İstenenler:
(a) Yaser Arafat ve tarihte bireyin rolü üzerine yazıya göre aşağıdaki soruları yanıtlayın:
(i) Plehanov alıntısının kaynağında hangi yayınevi ve yayın yılı verilmiştir?
(ii) Yazı, tarihin asıl öznesi olarak kimleri gösteriyor?
(iii) Derinlemesine bir analiz yapılabilmesi için ne gerekiyor?
(b) Yaser Arafat ve tarihte bireyin rolü üzerine yazıda "Hepimiz hergün müthiş" ile başlayıp "miras üzerine konuşulabilir." ile biten kısmı, ikisi de dahil olmak üzere yeniden yazın. Bu kısımda "derinlemesine" yerine "ayrıntılı" koyun.
(c) Yaser Arafat ve Filistin mücadelesi üzerine yazıyı kaldığı yerden sürdürün.

Verilen metin:
########################################
Söze bir kişinin tek başına tarihin akışını değiştirip değiştiremeyeceğini tartışarak başlayalım. Tarihin asıl özneleri kimlerdir? Bismarck, olmasaydı Almanya birleşir miydi? 2. Dünya Savaşı Hitler’in kişisel zaaf ve ihtirasları yüzünden mi patlak verdi? Yaser Arafat olmasaydı, Filistin mücadelesi olmaz mıydı? İsterseniz Rusya’da Marksizmin gelişmesinin mimarı sayılan Plehanov’un klasikleşmiş Tarih’te Bireyin Rolü eserini bir hatırlayalım:
“Bireyler kişiliklerinin özellikleri sayesinde toplumun kaderini belirleyebilmektedirler. Bazen bu etki oldukça güçlü de olabilmektedir, ancak bu etkinin oluşma olasılığı ve yaygınlığı, toplumun örgütlenme biçimi tarafından, toplum güçlerinin ilişkileri tarafından belirlenmektedir. Bireyin kişiliği, ancak toplumsal ilişkiler izin verdiği zaman ve bu ilişkiler izin verdiği ölçüde, toplumsal gelişmenin bir “etkeni” olur.” (G.V Plehanov, Tarihte Bireyin Rolü, Kaynak Yayınları, İstanbul, 1982, s.35.)
Tarihte çarpıcı biçimde öne çıkan büyük adamlar, rastlantı ögesi ile de birleşerek tarihsel olayların tikel yanlarını belirler, bu anlamda yönlendirici olabilirler. Tarihsel olayların genel yönelimini ise kabaca üretici güçlerin gelişimi ve sosyo-ekonomik üretim süreci içerisinde insanlar arasında kurulan karşılıklı ilişkiler belirler. Bu anlamda tarihin asıl öznesi bu ilişkiler içerisindeki küçük insanlardır. Yaser Arafat’ı ve ölümü sonrasında Filistin ulusal mücadelesinde yaşanabilecekleri tartışacağımız yazımıza bu hatırlatmaları yaparak başlamanın doğru olacağını düşündük.
Hepimiz hergün müthiş bir enformasyon bombardımanı altında eziliyoruz. Seçmeyerek gayri iradi aldığımız birçok olgu, biz farkında olmasak da dimağımıza yerleşip idrak sürecimizde belirleyici olabiliyor. Oysa olay ve olguların ardında yatan gerçekler, ancak derinlemesine bir analizle gün ışığına çıkabiliyor. Böyle bir analizin yapılabilmesi içinse gerçekleşen olayların sıcaklığından kaynaklanan sis bulutunun dağılıp belli bir zaman geçmesi gerekiyor. Bu sebeple Yaser Arafat’tan sonra Filistin’de politika üzerine derinlemesine bir tahlil yapabilmek çok zor olsa da Arafat ve bıraktığı miras üzerine konuşulabilir.
########################################
Alıntılanan öğeler:
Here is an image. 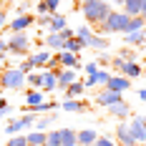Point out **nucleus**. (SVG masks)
I'll use <instances>...</instances> for the list:
<instances>
[{"mask_svg":"<svg viewBox=\"0 0 146 146\" xmlns=\"http://www.w3.org/2000/svg\"><path fill=\"white\" fill-rule=\"evenodd\" d=\"M113 8H111V3H93V0H83V5H81V13L86 18L88 23H93V25H101L103 20L108 18Z\"/></svg>","mask_w":146,"mask_h":146,"instance_id":"nucleus-1","label":"nucleus"},{"mask_svg":"<svg viewBox=\"0 0 146 146\" xmlns=\"http://www.w3.org/2000/svg\"><path fill=\"white\" fill-rule=\"evenodd\" d=\"M126 25H129V15L123 13V10H111L108 18L103 20L101 25H98V33L101 35H113V33H126Z\"/></svg>","mask_w":146,"mask_h":146,"instance_id":"nucleus-2","label":"nucleus"},{"mask_svg":"<svg viewBox=\"0 0 146 146\" xmlns=\"http://www.w3.org/2000/svg\"><path fill=\"white\" fill-rule=\"evenodd\" d=\"M0 86L10 88V91H23L25 88V73L18 66H5V71L0 73Z\"/></svg>","mask_w":146,"mask_h":146,"instance_id":"nucleus-3","label":"nucleus"},{"mask_svg":"<svg viewBox=\"0 0 146 146\" xmlns=\"http://www.w3.org/2000/svg\"><path fill=\"white\" fill-rule=\"evenodd\" d=\"M8 56H20V58H28L30 56V35L25 33H10L8 38Z\"/></svg>","mask_w":146,"mask_h":146,"instance_id":"nucleus-4","label":"nucleus"},{"mask_svg":"<svg viewBox=\"0 0 146 146\" xmlns=\"http://www.w3.org/2000/svg\"><path fill=\"white\" fill-rule=\"evenodd\" d=\"M123 101V93H116V91H108V88H101L98 93H96V103L103 106V108H108V106H113V103Z\"/></svg>","mask_w":146,"mask_h":146,"instance_id":"nucleus-5","label":"nucleus"},{"mask_svg":"<svg viewBox=\"0 0 146 146\" xmlns=\"http://www.w3.org/2000/svg\"><path fill=\"white\" fill-rule=\"evenodd\" d=\"M30 25H35V15L25 13V15H15L13 23H10L8 28H10V33H25Z\"/></svg>","mask_w":146,"mask_h":146,"instance_id":"nucleus-6","label":"nucleus"},{"mask_svg":"<svg viewBox=\"0 0 146 146\" xmlns=\"http://www.w3.org/2000/svg\"><path fill=\"white\" fill-rule=\"evenodd\" d=\"M116 146H136V141H133V136H131V131H129V123L126 121H121L116 126Z\"/></svg>","mask_w":146,"mask_h":146,"instance_id":"nucleus-7","label":"nucleus"},{"mask_svg":"<svg viewBox=\"0 0 146 146\" xmlns=\"http://www.w3.org/2000/svg\"><path fill=\"white\" fill-rule=\"evenodd\" d=\"M103 88L116 91V93H126V91L131 88V81H129L126 76H121V73H118V76H111V78H108V83H106Z\"/></svg>","mask_w":146,"mask_h":146,"instance_id":"nucleus-8","label":"nucleus"},{"mask_svg":"<svg viewBox=\"0 0 146 146\" xmlns=\"http://www.w3.org/2000/svg\"><path fill=\"white\" fill-rule=\"evenodd\" d=\"M43 101H48L45 98V91H40V88H28L25 91V108L28 111H33L35 106H40Z\"/></svg>","mask_w":146,"mask_h":146,"instance_id":"nucleus-9","label":"nucleus"},{"mask_svg":"<svg viewBox=\"0 0 146 146\" xmlns=\"http://www.w3.org/2000/svg\"><path fill=\"white\" fill-rule=\"evenodd\" d=\"M129 131H131V136H133V141L136 144H146V129H144V116H136L129 123Z\"/></svg>","mask_w":146,"mask_h":146,"instance_id":"nucleus-10","label":"nucleus"},{"mask_svg":"<svg viewBox=\"0 0 146 146\" xmlns=\"http://www.w3.org/2000/svg\"><path fill=\"white\" fill-rule=\"evenodd\" d=\"M121 76H126V78H129V81H136V78H141V76H144V68H141V66H139V60H126V63H123V66H121Z\"/></svg>","mask_w":146,"mask_h":146,"instance_id":"nucleus-11","label":"nucleus"},{"mask_svg":"<svg viewBox=\"0 0 146 146\" xmlns=\"http://www.w3.org/2000/svg\"><path fill=\"white\" fill-rule=\"evenodd\" d=\"M50 56H53V53H50L48 48H43V50H38V53H30L28 60L33 63V68H35V71H45V66H48Z\"/></svg>","mask_w":146,"mask_h":146,"instance_id":"nucleus-12","label":"nucleus"},{"mask_svg":"<svg viewBox=\"0 0 146 146\" xmlns=\"http://www.w3.org/2000/svg\"><path fill=\"white\" fill-rule=\"evenodd\" d=\"M108 116L118 118V121H126V118L131 116V106H129V101H118V103H113V106H108Z\"/></svg>","mask_w":146,"mask_h":146,"instance_id":"nucleus-13","label":"nucleus"},{"mask_svg":"<svg viewBox=\"0 0 146 146\" xmlns=\"http://www.w3.org/2000/svg\"><path fill=\"white\" fill-rule=\"evenodd\" d=\"M76 81H78V71H73V68H60L58 71V91H66Z\"/></svg>","mask_w":146,"mask_h":146,"instance_id":"nucleus-14","label":"nucleus"},{"mask_svg":"<svg viewBox=\"0 0 146 146\" xmlns=\"http://www.w3.org/2000/svg\"><path fill=\"white\" fill-rule=\"evenodd\" d=\"M58 60H60V68H73V71H81V60L76 53H68V50H60L58 53Z\"/></svg>","mask_w":146,"mask_h":146,"instance_id":"nucleus-15","label":"nucleus"},{"mask_svg":"<svg viewBox=\"0 0 146 146\" xmlns=\"http://www.w3.org/2000/svg\"><path fill=\"white\" fill-rule=\"evenodd\" d=\"M86 48H93V50H108V48H111V40H108V35L93 33V35L86 40Z\"/></svg>","mask_w":146,"mask_h":146,"instance_id":"nucleus-16","label":"nucleus"},{"mask_svg":"<svg viewBox=\"0 0 146 146\" xmlns=\"http://www.w3.org/2000/svg\"><path fill=\"white\" fill-rule=\"evenodd\" d=\"M40 76H43V91L45 93H50V91H58V71H40Z\"/></svg>","mask_w":146,"mask_h":146,"instance_id":"nucleus-17","label":"nucleus"},{"mask_svg":"<svg viewBox=\"0 0 146 146\" xmlns=\"http://www.w3.org/2000/svg\"><path fill=\"white\" fill-rule=\"evenodd\" d=\"M146 43V28L144 30H136V33H123V45L129 48H139V45Z\"/></svg>","mask_w":146,"mask_h":146,"instance_id":"nucleus-18","label":"nucleus"},{"mask_svg":"<svg viewBox=\"0 0 146 146\" xmlns=\"http://www.w3.org/2000/svg\"><path fill=\"white\" fill-rule=\"evenodd\" d=\"M60 108H63L66 113H83V111H86V103L81 101V98H63Z\"/></svg>","mask_w":146,"mask_h":146,"instance_id":"nucleus-19","label":"nucleus"},{"mask_svg":"<svg viewBox=\"0 0 146 146\" xmlns=\"http://www.w3.org/2000/svg\"><path fill=\"white\" fill-rule=\"evenodd\" d=\"M98 136H101V133L96 131V129H91V126H88V129H81V131H78V144L81 146H93Z\"/></svg>","mask_w":146,"mask_h":146,"instance_id":"nucleus-20","label":"nucleus"},{"mask_svg":"<svg viewBox=\"0 0 146 146\" xmlns=\"http://www.w3.org/2000/svg\"><path fill=\"white\" fill-rule=\"evenodd\" d=\"M63 43H66V40L60 38V33H48V35H45V48H48L50 53H60V50H63Z\"/></svg>","mask_w":146,"mask_h":146,"instance_id":"nucleus-21","label":"nucleus"},{"mask_svg":"<svg viewBox=\"0 0 146 146\" xmlns=\"http://www.w3.org/2000/svg\"><path fill=\"white\" fill-rule=\"evenodd\" d=\"M63 28H68V18L60 13H53L50 15V23H48V33H60Z\"/></svg>","mask_w":146,"mask_h":146,"instance_id":"nucleus-22","label":"nucleus"},{"mask_svg":"<svg viewBox=\"0 0 146 146\" xmlns=\"http://www.w3.org/2000/svg\"><path fill=\"white\" fill-rule=\"evenodd\" d=\"M60 146H78V131L76 129H60Z\"/></svg>","mask_w":146,"mask_h":146,"instance_id":"nucleus-23","label":"nucleus"},{"mask_svg":"<svg viewBox=\"0 0 146 146\" xmlns=\"http://www.w3.org/2000/svg\"><path fill=\"white\" fill-rule=\"evenodd\" d=\"M141 5H144V0H123V13L129 15V18H136V15H141Z\"/></svg>","mask_w":146,"mask_h":146,"instance_id":"nucleus-24","label":"nucleus"},{"mask_svg":"<svg viewBox=\"0 0 146 146\" xmlns=\"http://www.w3.org/2000/svg\"><path fill=\"white\" fill-rule=\"evenodd\" d=\"M83 93H86V86H83V81H81V78L66 88V98H81Z\"/></svg>","mask_w":146,"mask_h":146,"instance_id":"nucleus-25","label":"nucleus"},{"mask_svg":"<svg viewBox=\"0 0 146 146\" xmlns=\"http://www.w3.org/2000/svg\"><path fill=\"white\" fill-rule=\"evenodd\" d=\"M25 141H28V146H45V131H28L25 133Z\"/></svg>","mask_w":146,"mask_h":146,"instance_id":"nucleus-26","label":"nucleus"},{"mask_svg":"<svg viewBox=\"0 0 146 146\" xmlns=\"http://www.w3.org/2000/svg\"><path fill=\"white\" fill-rule=\"evenodd\" d=\"M53 121H56V111L53 113H48V116H40V118H35V131H48V126H53Z\"/></svg>","mask_w":146,"mask_h":146,"instance_id":"nucleus-27","label":"nucleus"},{"mask_svg":"<svg viewBox=\"0 0 146 146\" xmlns=\"http://www.w3.org/2000/svg\"><path fill=\"white\" fill-rule=\"evenodd\" d=\"M23 129H25L23 118H15V121H8V126H5V133H8V139H10V136H18V133H23Z\"/></svg>","mask_w":146,"mask_h":146,"instance_id":"nucleus-28","label":"nucleus"},{"mask_svg":"<svg viewBox=\"0 0 146 146\" xmlns=\"http://www.w3.org/2000/svg\"><path fill=\"white\" fill-rule=\"evenodd\" d=\"M83 48H86V45H83V40H78L76 35H73V38H68V40L63 43V50H68V53H76V56H78Z\"/></svg>","mask_w":146,"mask_h":146,"instance_id":"nucleus-29","label":"nucleus"},{"mask_svg":"<svg viewBox=\"0 0 146 146\" xmlns=\"http://www.w3.org/2000/svg\"><path fill=\"white\" fill-rule=\"evenodd\" d=\"M45 146H60V129H48L45 131Z\"/></svg>","mask_w":146,"mask_h":146,"instance_id":"nucleus-30","label":"nucleus"},{"mask_svg":"<svg viewBox=\"0 0 146 146\" xmlns=\"http://www.w3.org/2000/svg\"><path fill=\"white\" fill-rule=\"evenodd\" d=\"M25 83H28L30 88H40V86H43V76H40V71L28 73V76H25ZM40 91H43V88H40Z\"/></svg>","mask_w":146,"mask_h":146,"instance_id":"nucleus-31","label":"nucleus"},{"mask_svg":"<svg viewBox=\"0 0 146 146\" xmlns=\"http://www.w3.org/2000/svg\"><path fill=\"white\" fill-rule=\"evenodd\" d=\"M91 35H93V28H91V25H78V28H76V38L83 40V45H86V40Z\"/></svg>","mask_w":146,"mask_h":146,"instance_id":"nucleus-32","label":"nucleus"},{"mask_svg":"<svg viewBox=\"0 0 146 146\" xmlns=\"http://www.w3.org/2000/svg\"><path fill=\"white\" fill-rule=\"evenodd\" d=\"M111 76H113V73L108 71V68H98V73H96V76H93V78H96V86H106V83H108V78H111Z\"/></svg>","mask_w":146,"mask_h":146,"instance_id":"nucleus-33","label":"nucleus"},{"mask_svg":"<svg viewBox=\"0 0 146 146\" xmlns=\"http://www.w3.org/2000/svg\"><path fill=\"white\" fill-rule=\"evenodd\" d=\"M116 56H118V58H123V60H136V50H133V48H129V45H123Z\"/></svg>","mask_w":146,"mask_h":146,"instance_id":"nucleus-34","label":"nucleus"},{"mask_svg":"<svg viewBox=\"0 0 146 146\" xmlns=\"http://www.w3.org/2000/svg\"><path fill=\"white\" fill-rule=\"evenodd\" d=\"M8 146H28V141H25V133L10 136V139H8Z\"/></svg>","mask_w":146,"mask_h":146,"instance_id":"nucleus-35","label":"nucleus"},{"mask_svg":"<svg viewBox=\"0 0 146 146\" xmlns=\"http://www.w3.org/2000/svg\"><path fill=\"white\" fill-rule=\"evenodd\" d=\"M111 58H113V56H111L108 50H98V58H96V63H98V66H108V63H111Z\"/></svg>","mask_w":146,"mask_h":146,"instance_id":"nucleus-36","label":"nucleus"},{"mask_svg":"<svg viewBox=\"0 0 146 146\" xmlns=\"http://www.w3.org/2000/svg\"><path fill=\"white\" fill-rule=\"evenodd\" d=\"M98 68H101V66H98L96 60H91V63H86V66H83V71H86V76H96V73H98Z\"/></svg>","mask_w":146,"mask_h":146,"instance_id":"nucleus-37","label":"nucleus"},{"mask_svg":"<svg viewBox=\"0 0 146 146\" xmlns=\"http://www.w3.org/2000/svg\"><path fill=\"white\" fill-rule=\"evenodd\" d=\"M93 146H116V141H113L111 136H98V139H96V144H93Z\"/></svg>","mask_w":146,"mask_h":146,"instance_id":"nucleus-38","label":"nucleus"},{"mask_svg":"<svg viewBox=\"0 0 146 146\" xmlns=\"http://www.w3.org/2000/svg\"><path fill=\"white\" fill-rule=\"evenodd\" d=\"M18 68H20V71L25 73V76H28V73H33V71H35V68H33V63H30L28 58H23V60H20V66H18Z\"/></svg>","mask_w":146,"mask_h":146,"instance_id":"nucleus-39","label":"nucleus"},{"mask_svg":"<svg viewBox=\"0 0 146 146\" xmlns=\"http://www.w3.org/2000/svg\"><path fill=\"white\" fill-rule=\"evenodd\" d=\"M35 13H38V15H50V13H48L45 0H38V3H35Z\"/></svg>","mask_w":146,"mask_h":146,"instance_id":"nucleus-40","label":"nucleus"},{"mask_svg":"<svg viewBox=\"0 0 146 146\" xmlns=\"http://www.w3.org/2000/svg\"><path fill=\"white\" fill-rule=\"evenodd\" d=\"M5 58H8V40L0 38V63H5Z\"/></svg>","mask_w":146,"mask_h":146,"instance_id":"nucleus-41","label":"nucleus"},{"mask_svg":"<svg viewBox=\"0 0 146 146\" xmlns=\"http://www.w3.org/2000/svg\"><path fill=\"white\" fill-rule=\"evenodd\" d=\"M45 5H48V13L53 15V13H58V5H60V0H45Z\"/></svg>","mask_w":146,"mask_h":146,"instance_id":"nucleus-42","label":"nucleus"},{"mask_svg":"<svg viewBox=\"0 0 146 146\" xmlns=\"http://www.w3.org/2000/svg\"><path fill=\"white\" fill-rule=\"evenodd\" d=\"M73 35H76V30H73V28H63V30H60V38H63V40H68V38H73Z\"/></svg>","mask_w":146,"mask_h":146,"instance_id":"nucleus-43","label":"nucleus"},{"mask_svg":"<svg viewBox=\"0 0 146 146\" xmlns=\"http://www.w3.org/2000/svg\"><path fill=\"white\" fill-rule=\"evenodd\" d=\"M28 8H30L28 3H20V5L15 8V13H18V15H25V13H28Z\"/></svg>","mask_w":146,"mask_h":146,"instance_id":"nucleus-44","label":"nucleus"},{"mask_svg":"<svg viewBox=\"0 0 146 146\" xmlns=\"http://www.w3.org/2000/svg\"><path fill=\"white\" fill-rule=\"evenodd\" d=\"M5 23H8V13L0 8V28H5Z\"/></svg>","mask_w":146,"mask_h":146,"instance_id":"nucleus-45","label":"nucleus"},{"mask_svg":"<svg viewBox=\"0 0 146 146\" xmlns=\"http://www.w3.org/2000/svg\"><path fill=\"white\" fill-rule=\"evenodd\" d=\"M35 23H38V25H48V23H50V15H40Z\"/></svg>","mask_w":146,"mask_h":146,"instance_id":"nucleus-46","label":"nucleus"},{"mask_svg":"<svg viewBox=\"0 0 146 146\" xmlns=\"http://www.w3.org/2000/svg\"><path fill=\"white\" fill-rule=\"evenodd\" d=\"M139 98H141V101L146 103V88H139Z\"/></svg>","mask_w":146,"mask_h":146,"instance_id":"nucleus-47","label":"nucleus"},{"mask_svg":"<svg viewBox=\"0 0 146 146\" xmlns=\"http://www.w3.org/2000/svg\"><path fill=\"white\" fill-rule=\"evenodd\" d=\"M141 18L146 20V0H144V5H141Z\"/></svg>","mask_w":146,"mask_h":146,"instance_id":"nucleus-48","label":"nucleus"},{"mask_svg":"<svg viewBox=\"0 0 146 146\" xmlns=\"http://www.w3.org/2000/svg\"><path fill=\"white\" fill-rule=\"evenodd\" d=\"M111 5H121L123 8V0H111Z\"/></svg>","mask_w":146,"mask_h":146,"instance_id":"nucleus-49","label":"nucleus"},{"mask_svg":"<svg viewBox=\"0 0 146 146\" xmlns=\"http://www.w3.org/2000/svg\"><path fill=\"white\" fill-rule=\"evenodd\" d=\"M144 129H146V116H144Z\"/></svg>","mask_w":146,"mask_h":146,"instance_id":"nucleus-50","label":"nucleus"},{"mask_svg":"<svg viewBox=\"0 0 146 146\" xmlns=\"http://www.w3.org/2000/svg\"><path fill=\"white\" fill-rule=\"evenodd\" d=\"M78 146H81V144H78Z\"/></svg>","mask_w":146,"mask_h":146,"instance_id":"nucleus-51","label":"nucleus"}]
</instances>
########################################
Görev yanıtları:
(a)
(i) Kaynak Yayınları, 1982.
(ii) Üretici güçlerin gelişimi ve sosyo-ekonomik üretim süreci içinde insanlar arasında kurulan ilişkiler içerisindeki küçük insanları.
(iii) Olayların sıcaklığından kaynaklanan sis bulutunun dağılıp belli bir zaman geçmesi.

(b)
Hepimiz hergün müthiş bir enformasyon bombardımanı altında eziliyoruz. Seçmeyerek gayri iradi aldığımız birçok olgu, biz farkında olmasak da dimağımıza yerleşip idrak sürecimizde belirleyici olabiliyor. Oysa olay ve olguların ardında yatan gerçekler, ancak ayrıntılı bir analizle gün ışığına çıkabiliyor. Böyle bir analizin yapılabilmesi içinse gerçekleşen olayların sıcaklığından kaynaklanan sis bulutunun dağılıp belli bir zaman geçmesi gerekiyor. Bu sebeple Yaser Arafat’tan sonra Filistin’de politika üzerine ayrıntılı bir tahlil yapabilmek çok zor olsa da Arafat ve bıraktığı miras üzerine konuşulabilir.

(c)
Yaser Arafat’ın hayatı tam bir muammadır. Doğduğu yer ve ait olduğu aile konusunda bile biyografisini yazan yazarlar arasında bir görüşbirliğinden bahsetmek mümkün değildir. Bunda da tabiî ki en büyük pay Arafat’ın kendisinindi. Kendisi hakkında bir mitos yaratılmasına yardım eden Arafat, söylemin gücüne erken yaşlarda vakıf olmuş, çok pragmatik bir insandı. Doğum belgeleri 1929 yılında Filistinli bir ailenin çocuğu olarak Kahire’de doğduğunu ispatlasa da politik nedenlerle Kahire doğumlu olduğunu hep reddetmiş, Kudüs’te doğduğunda ısrarcı olmuştur. Tam adı Muhammed Abdurrahman Abdurrauf Arafat el-kudva el-Hüseyni’dir. Mısır’da Fetih’in diğer kurucuları Ebu Cihad (Halil el-Vezir), Ebu İyyad (Salah Khalaf) Müslüman Kardeşler örgütü içerisinde faaliyet göstermiş, Yaser ismini sahabeden Yaser bin Ammar’a atıfla sonradan almıştır. Zaten kullandığı kod isim de Ebu Ammar’dır. El-Fetih örgütünü kurdukları yıllarda politik ikbal uğruna Kudüs’ün ünlü el-Hüseyni ailesinden geldiğini iddia etmişse de bu mesnetsiz bir iddiadır. Yaser Arafat, Mısır’daki üniversite günlerinden itibaren Filistinli kimliğiyle siyasete dahil olmuş, 1948-49 Arap-İsrail Savaşı’nda Mısır Müslüman Kardeşler Örgütü’ne bağlı gönüllüler arasında Gazze’deki çatışmalara katılmıştır. Arafat’ın retorik ve mübalağa sanatı konusundaki ustalığı iyi bilinirdi. Biyografisini yazanlardan birine Gazze’deki çatışmalarda en öndeki ve en arkadakini vurarak on zırhlı personel taşıyıcısından oluşan bir İsrail birliğini durdurmayı tek başına başardığını anlatmıştır. (Alan Hart, Arafat: Terrorist or Peacemaker, Sidgwick and Jackson, London, 1984, s.53.)
Oysa savaşta İsraillilerin Gazze’de o kadar aracı hiç olmamıştır. Hemen şunu belirtmek gerekir ki Arafat’ın savaşta gözüpekliği, cesareti, üstün komuta yeteneği çevresindeki herkes tarafından gözlenmiş ve takdir edilmiştir. (Said Aburish, Arafat: From Defender to Dictator, Bloomsbury, Londra, 1999, s.15.)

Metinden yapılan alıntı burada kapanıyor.